Who indeed? Certainly not either of these young people.
They talked awhile seated by the river; then began to walk through certain ancient grazing grounds where the monks used to run their cattle. Their conversation, fluent enough at first, grew somewhat constrained and artificial, since both of them were thinking of matters different from those that they were trying to dress out in words; intimate, pressing, burning matters that seemed to devour their intelligences of everyday with a kind of eating fire. They grew almost silent, talking only at random and listening to the beating of their own hearts rather than to the words that fell from each other's lips.
The sky clouded over, and some heavy drops of rain began to fall.
"I suppose that we must go in," said Isobel, "we shall be soaked presently," and she glanced at her light summer attire.
"Where?" exclaimed Godfrey. "The Abbey? No, my father will be back by now; it must be the Hall."
"Very well, but I dare say /my/ father is there by now, for I understand that he is coming down this afternoon to arrange about the shooting."
"Great heavens!" groaned Godfrey, "and I wanted to--tell you a story which I thought perhaps might interest you, and I don't know when I shall get another chance--now."
"Then why did you not tell your story before?" she inquired with some irritation.
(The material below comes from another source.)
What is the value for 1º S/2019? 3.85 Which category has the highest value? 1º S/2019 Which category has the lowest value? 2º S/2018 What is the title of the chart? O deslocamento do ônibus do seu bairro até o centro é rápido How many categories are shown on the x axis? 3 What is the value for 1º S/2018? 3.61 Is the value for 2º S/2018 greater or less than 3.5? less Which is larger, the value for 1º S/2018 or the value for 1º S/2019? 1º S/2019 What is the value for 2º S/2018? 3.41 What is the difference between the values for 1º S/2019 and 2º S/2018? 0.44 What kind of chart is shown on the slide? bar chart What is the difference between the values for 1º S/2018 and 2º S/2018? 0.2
"Oh! because I have only just thought of it," he replied rather wildly.
At this moment they were passing the church, and the rain began to fall in earnest. By some mutual impulse they entered through the chancel door which was always unlocked, and by some mutual folly, left it open.
Advancing instinctively to the tombs of the unknown Plantagenet lady and her knight which were so intimately connected with the little events of their little lives, they listened for a while to the rush of the rain upon the leaden roof, saying nothing, till the silence grew irksome indeed. Each waited for the other to break it, but with a woman's infinite patience Isobel waited the longer. There she stood, staring at the brass of the Plantagenet lady, still as the bones of that lady which lay beneath.
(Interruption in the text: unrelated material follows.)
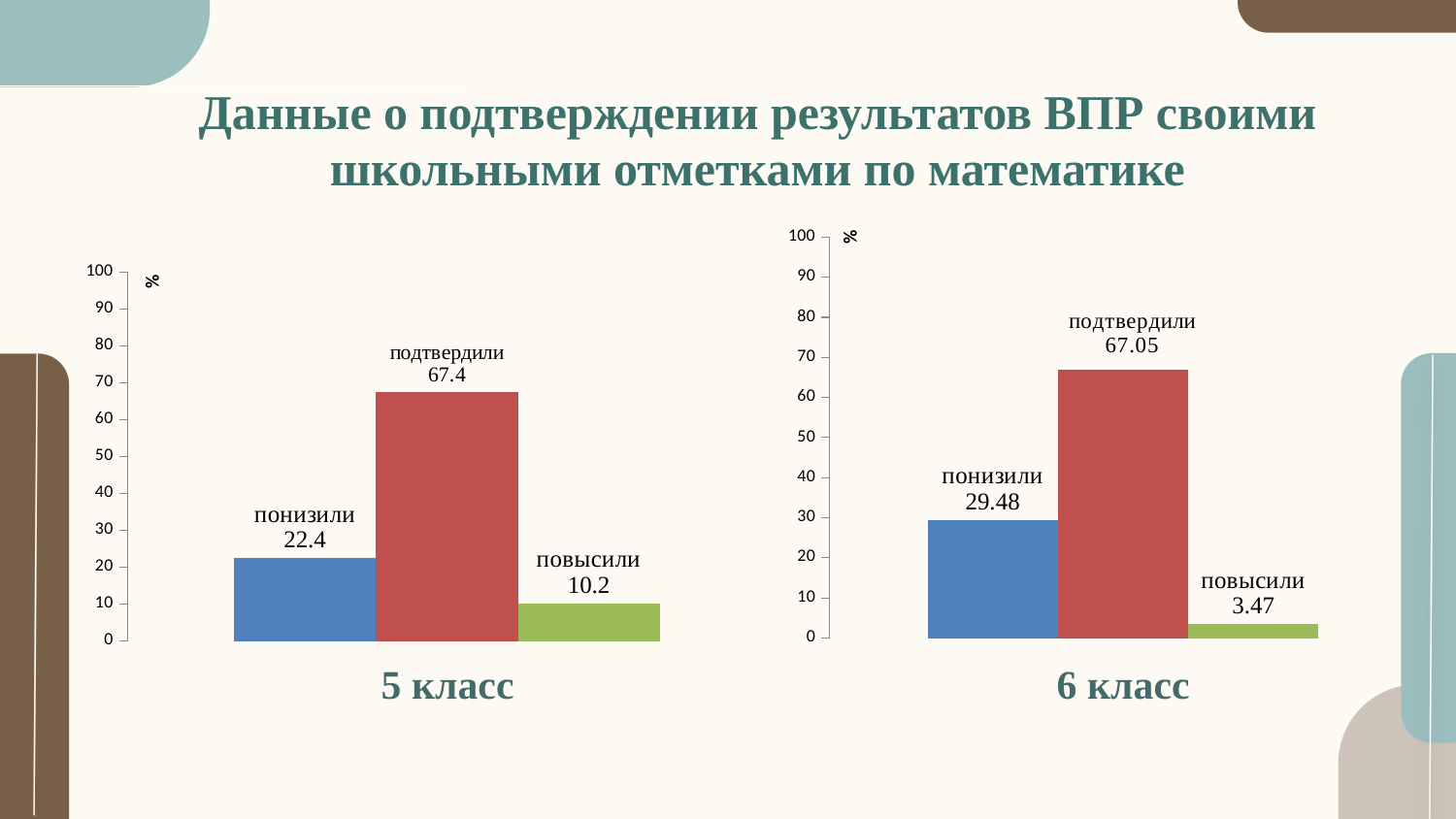
In the 6 класс chart, what is the value for понизили? 29.48 What unit is shown on the vertical axis of the 6 класс chart? % How many categories are shown in the 6 класс chart? 3 In the 6 класс chart, which category has the lowest value? повысили In the 6 класс chart, what is the value for повысили? 3.47 What type of chart is the 5 класс chart? bar chart In the 6 класс chart, what is the difference between понизили and повысили? 26.01 Which is larger: понизили in the 5 класс chart or понизили in the 6 класс chart? 6 класс In the 5 класс chart, is the value for повысили greater or less than 20? less In the 5 класс chart, what is the difference between подтвердили and понизили? 45 In the 5 класс chart, what is the value for подтвердили? 67.4 In the 5 класс chart, which category has the highest value? подтвердили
"My story," said Godfrey at last with a gasp, and stopped.
"Yes," said Isobel. "What is it?"
"Oh!" he exclaimed in an agony, "a very short one. I love you, that's all."
A little quiver ran through her, causing her dress to shake and the gold Mexican gods on her necklace to tinkle against each other. Then she grew still as a stone, and raising those large and steady eyes of hers, looked him up and down, finally fixing them upon his own.
"Is that true?" she asked.
"True! It is as true as life and death, or as Heaven and Hell."